• **Listed records**:

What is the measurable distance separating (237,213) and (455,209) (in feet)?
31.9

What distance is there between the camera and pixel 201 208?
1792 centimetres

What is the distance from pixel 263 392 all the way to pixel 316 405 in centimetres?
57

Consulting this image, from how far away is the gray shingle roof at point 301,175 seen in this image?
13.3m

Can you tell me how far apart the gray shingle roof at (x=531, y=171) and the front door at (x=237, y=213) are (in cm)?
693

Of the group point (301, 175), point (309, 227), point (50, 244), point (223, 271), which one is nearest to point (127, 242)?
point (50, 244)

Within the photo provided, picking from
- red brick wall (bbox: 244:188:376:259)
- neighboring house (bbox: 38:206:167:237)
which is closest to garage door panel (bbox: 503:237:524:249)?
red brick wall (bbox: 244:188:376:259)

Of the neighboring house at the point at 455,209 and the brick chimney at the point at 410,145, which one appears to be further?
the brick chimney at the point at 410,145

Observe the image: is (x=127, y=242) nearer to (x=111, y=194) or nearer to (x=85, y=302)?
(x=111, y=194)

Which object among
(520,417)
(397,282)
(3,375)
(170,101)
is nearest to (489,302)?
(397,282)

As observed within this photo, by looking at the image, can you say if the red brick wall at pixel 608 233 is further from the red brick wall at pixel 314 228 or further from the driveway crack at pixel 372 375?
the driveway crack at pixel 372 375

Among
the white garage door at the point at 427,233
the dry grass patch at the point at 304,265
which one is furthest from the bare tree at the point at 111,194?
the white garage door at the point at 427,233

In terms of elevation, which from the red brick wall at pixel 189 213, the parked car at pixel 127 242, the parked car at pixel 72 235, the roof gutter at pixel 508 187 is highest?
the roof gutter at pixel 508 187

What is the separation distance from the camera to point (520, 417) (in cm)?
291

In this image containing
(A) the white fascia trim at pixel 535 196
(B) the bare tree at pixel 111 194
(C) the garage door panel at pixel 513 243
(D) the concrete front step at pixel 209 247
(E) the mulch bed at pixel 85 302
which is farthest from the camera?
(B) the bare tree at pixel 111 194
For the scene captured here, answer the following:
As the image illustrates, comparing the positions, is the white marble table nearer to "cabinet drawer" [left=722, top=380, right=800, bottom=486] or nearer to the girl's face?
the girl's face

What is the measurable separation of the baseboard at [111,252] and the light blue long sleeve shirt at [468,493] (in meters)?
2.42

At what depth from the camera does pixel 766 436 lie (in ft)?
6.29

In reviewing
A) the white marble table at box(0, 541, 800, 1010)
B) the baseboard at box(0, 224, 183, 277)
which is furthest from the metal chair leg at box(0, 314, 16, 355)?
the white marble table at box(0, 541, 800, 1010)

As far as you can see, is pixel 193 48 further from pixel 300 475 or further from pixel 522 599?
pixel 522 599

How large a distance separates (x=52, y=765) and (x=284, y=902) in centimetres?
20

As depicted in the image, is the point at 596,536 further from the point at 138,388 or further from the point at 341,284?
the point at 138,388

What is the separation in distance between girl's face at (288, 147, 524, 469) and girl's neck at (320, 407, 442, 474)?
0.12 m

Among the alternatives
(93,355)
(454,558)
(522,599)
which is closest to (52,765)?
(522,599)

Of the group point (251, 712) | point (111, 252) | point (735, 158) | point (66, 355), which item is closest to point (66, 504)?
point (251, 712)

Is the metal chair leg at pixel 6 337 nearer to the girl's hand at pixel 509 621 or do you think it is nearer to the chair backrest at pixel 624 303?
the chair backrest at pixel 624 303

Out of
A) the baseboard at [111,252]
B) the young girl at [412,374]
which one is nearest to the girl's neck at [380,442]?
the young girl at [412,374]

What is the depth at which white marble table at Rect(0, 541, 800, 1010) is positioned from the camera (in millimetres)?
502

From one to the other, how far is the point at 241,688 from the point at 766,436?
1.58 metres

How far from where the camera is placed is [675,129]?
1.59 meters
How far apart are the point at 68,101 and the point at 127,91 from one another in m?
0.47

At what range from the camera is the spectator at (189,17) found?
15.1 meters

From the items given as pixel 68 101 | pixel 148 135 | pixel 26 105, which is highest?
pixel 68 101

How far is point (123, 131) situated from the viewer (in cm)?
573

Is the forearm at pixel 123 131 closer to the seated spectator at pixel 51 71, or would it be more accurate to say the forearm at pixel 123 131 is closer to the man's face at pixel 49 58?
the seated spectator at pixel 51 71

• **What is required**:
Format the lines starting at the one containing "Is the forearm" and ending at the last of the rows above as a Markdown table with the columns Number and Entry, leaving out blank lines.

• **Response to this task**:
| Number | Entry |
|---|---|
| 1 | Is the forearm at pixel 123 131 closer to the seated spectator at pixel 51 71, or would it be more accurate to say the forearm at pixel 123 131 is closer to the man's face at pixel 49 58? |
| 2 | the seated spectator at pixel 51 71 |